Florida Senate race headed for recount, incumbent says

EFE

The United States Senate race in Florida is headed for a recount after the Republican challenger's lead narrowed overnight, the longtime incumbent Democrat said on Wednesday.

"We are proceeding to a recount," Bill Nelson , who took office as senator in 2001, said in a brief statement.

The latest figures released by the Florida Division of Elections show Rick Scott with 50.19 percent of the vote (4,081,179 votes received), compared with Nelson's 49.81 percent (4,050,940 votes).

That margin of 0.38 percentage points is within the 0.5-percentage-point difference that, under state law, triggers an automatic recount.

Election Day on Tuesday closed with Scott, Florida's outgoing governor and a close ally of US President Donald Trump , giving a victory speech, although Nelson has not publicly conceded defeat.

Overall, the midterm elections produced a divided Congress, with the opposition Democrats retaking the House of Representatives for the first time since 2010 and the Republicans holding on to their majority in the Senate.

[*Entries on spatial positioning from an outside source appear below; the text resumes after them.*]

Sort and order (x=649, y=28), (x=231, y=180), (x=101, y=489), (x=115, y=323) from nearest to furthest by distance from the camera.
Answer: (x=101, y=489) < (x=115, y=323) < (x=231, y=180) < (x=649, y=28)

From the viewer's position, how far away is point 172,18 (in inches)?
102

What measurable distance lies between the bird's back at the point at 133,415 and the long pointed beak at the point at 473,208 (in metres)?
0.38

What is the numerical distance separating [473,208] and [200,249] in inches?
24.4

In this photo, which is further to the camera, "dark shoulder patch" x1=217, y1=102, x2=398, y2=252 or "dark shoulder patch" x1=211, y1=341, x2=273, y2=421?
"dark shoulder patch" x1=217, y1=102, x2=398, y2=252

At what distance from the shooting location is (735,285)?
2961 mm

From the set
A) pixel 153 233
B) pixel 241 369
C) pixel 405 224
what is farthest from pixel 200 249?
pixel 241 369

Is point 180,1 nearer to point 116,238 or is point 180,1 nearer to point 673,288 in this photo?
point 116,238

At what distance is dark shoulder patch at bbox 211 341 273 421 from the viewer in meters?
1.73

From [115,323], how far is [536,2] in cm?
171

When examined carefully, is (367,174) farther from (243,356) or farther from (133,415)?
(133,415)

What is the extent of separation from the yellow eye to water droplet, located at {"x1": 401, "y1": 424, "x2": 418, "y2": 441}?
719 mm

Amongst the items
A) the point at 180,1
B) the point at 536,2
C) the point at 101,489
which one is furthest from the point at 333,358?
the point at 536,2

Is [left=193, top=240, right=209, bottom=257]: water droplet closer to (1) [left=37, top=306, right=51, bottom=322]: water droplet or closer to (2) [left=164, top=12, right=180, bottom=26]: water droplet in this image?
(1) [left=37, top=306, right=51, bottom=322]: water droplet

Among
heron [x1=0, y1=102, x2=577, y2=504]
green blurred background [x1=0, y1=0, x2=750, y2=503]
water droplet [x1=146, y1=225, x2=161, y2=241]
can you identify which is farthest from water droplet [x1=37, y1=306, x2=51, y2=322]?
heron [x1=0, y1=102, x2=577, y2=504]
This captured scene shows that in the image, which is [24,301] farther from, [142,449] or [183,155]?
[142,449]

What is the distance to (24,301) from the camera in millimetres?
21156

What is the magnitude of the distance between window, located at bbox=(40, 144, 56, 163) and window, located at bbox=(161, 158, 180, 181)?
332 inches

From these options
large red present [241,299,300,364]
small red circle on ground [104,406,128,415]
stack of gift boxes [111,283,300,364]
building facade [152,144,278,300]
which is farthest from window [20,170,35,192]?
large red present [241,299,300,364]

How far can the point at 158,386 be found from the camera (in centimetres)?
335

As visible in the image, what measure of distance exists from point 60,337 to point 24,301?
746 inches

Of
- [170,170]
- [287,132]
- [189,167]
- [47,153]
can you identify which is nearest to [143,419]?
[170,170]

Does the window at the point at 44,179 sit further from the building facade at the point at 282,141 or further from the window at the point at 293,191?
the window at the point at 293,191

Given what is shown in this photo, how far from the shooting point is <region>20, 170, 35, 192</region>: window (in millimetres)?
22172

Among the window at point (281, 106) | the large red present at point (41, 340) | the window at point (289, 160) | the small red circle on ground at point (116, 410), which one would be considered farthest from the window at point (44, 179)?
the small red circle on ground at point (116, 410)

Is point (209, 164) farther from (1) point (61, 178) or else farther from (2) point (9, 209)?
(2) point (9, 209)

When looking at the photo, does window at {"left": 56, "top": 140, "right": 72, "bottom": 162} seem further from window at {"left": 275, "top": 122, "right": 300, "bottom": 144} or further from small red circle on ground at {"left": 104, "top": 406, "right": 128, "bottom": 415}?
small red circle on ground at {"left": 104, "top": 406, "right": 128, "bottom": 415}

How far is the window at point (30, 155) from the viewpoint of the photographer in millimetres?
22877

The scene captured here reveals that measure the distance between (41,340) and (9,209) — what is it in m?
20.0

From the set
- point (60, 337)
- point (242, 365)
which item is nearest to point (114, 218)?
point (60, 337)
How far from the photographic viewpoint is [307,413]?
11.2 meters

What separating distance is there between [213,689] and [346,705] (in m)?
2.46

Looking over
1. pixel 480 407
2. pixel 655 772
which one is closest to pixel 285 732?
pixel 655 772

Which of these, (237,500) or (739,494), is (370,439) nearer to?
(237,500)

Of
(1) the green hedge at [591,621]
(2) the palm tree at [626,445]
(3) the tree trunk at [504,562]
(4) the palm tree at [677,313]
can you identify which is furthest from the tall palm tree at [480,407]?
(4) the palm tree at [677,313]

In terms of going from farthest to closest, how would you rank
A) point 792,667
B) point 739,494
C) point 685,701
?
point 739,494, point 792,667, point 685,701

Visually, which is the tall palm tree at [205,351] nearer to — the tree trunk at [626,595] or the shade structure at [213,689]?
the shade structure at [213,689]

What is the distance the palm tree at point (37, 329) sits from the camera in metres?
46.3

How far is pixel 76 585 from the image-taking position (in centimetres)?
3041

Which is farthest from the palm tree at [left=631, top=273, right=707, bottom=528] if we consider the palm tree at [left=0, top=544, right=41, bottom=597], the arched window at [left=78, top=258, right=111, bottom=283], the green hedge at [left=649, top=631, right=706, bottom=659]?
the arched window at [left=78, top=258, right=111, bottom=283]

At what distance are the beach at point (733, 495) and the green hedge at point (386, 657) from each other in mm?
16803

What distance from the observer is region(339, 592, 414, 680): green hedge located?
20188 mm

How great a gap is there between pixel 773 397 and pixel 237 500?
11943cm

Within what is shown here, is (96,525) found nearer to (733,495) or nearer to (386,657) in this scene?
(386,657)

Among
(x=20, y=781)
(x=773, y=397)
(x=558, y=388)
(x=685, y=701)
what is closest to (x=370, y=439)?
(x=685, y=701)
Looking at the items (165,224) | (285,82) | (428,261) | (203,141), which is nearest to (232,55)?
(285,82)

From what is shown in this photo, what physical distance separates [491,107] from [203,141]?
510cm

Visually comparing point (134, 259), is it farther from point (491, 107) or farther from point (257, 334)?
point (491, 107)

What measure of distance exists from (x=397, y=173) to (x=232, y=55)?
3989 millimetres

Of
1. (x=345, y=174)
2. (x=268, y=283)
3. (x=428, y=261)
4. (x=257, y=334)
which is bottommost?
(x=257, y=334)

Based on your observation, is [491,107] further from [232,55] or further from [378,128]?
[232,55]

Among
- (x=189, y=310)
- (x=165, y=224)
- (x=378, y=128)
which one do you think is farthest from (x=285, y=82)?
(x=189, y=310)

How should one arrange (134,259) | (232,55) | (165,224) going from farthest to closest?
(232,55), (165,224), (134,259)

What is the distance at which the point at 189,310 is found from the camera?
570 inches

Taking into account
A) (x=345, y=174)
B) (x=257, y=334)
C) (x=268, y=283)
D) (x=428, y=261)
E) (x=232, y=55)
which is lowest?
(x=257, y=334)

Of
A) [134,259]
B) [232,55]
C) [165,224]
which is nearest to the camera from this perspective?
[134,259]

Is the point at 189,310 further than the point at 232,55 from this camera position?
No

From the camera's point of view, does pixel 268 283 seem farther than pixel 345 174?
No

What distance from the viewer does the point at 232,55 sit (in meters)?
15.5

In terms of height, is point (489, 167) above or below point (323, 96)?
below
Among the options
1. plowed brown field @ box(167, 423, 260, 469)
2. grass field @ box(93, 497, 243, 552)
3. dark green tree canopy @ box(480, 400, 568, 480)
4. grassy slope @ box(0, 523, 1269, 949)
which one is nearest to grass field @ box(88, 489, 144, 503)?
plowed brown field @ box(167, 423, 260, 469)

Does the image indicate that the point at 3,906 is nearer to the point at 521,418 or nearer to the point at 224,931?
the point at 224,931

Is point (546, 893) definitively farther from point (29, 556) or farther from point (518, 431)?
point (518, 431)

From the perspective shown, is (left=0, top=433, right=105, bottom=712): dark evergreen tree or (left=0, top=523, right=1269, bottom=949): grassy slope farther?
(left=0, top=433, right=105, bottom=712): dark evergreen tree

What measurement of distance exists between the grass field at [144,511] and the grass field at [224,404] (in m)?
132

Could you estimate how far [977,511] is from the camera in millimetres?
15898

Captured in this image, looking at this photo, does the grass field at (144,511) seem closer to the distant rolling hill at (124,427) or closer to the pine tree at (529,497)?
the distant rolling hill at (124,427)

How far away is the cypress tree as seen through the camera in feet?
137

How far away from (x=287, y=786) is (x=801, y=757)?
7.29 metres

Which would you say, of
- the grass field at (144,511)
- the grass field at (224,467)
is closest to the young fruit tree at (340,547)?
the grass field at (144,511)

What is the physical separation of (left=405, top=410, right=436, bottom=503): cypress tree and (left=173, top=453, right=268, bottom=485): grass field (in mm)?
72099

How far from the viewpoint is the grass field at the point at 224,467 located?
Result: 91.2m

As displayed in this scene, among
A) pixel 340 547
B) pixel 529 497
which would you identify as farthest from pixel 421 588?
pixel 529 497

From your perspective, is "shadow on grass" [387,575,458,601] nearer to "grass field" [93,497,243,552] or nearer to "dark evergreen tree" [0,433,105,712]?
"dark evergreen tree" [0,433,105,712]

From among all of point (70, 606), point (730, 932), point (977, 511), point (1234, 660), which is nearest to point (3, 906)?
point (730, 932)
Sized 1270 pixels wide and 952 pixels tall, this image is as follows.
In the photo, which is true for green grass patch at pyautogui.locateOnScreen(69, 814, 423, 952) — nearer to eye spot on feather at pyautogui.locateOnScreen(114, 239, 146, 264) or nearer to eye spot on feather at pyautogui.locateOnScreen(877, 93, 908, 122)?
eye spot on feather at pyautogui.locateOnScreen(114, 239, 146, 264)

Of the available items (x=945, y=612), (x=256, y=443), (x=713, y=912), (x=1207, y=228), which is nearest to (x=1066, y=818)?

The 65-year-old Scott, a multi-millionaire businessman who poured more than $50 million of his own money into his Senate campaign, said in his speech that he would be the same hard-nosed politician in the Senate as he was in Florida's capital.

"I didn't go to Tallahassee eight years ago to be everybody's friend. I'm not going to (Washington) DC to win a popularity contest. I'm going to DC to get something done," Scott said, adding that as governor he had brought a "business perspective" to the governor's office and changed the direction of the state of Florida.

In a speech in which Scott sprinkled in some Spanish, he thanked all those who supported him, including President Trump, former President George W. Bush, Vice President Mike Pence and Florida's other senator, Republican Marco Rubio.

He also praised the current economic state of the US and Florida.

"Based on a lot of people's hard work, our national economy is growing. Our wages are up. And every country would love to have the economy of the USA. We are the envy of the world and Florida is the envy of the United States," Scott said.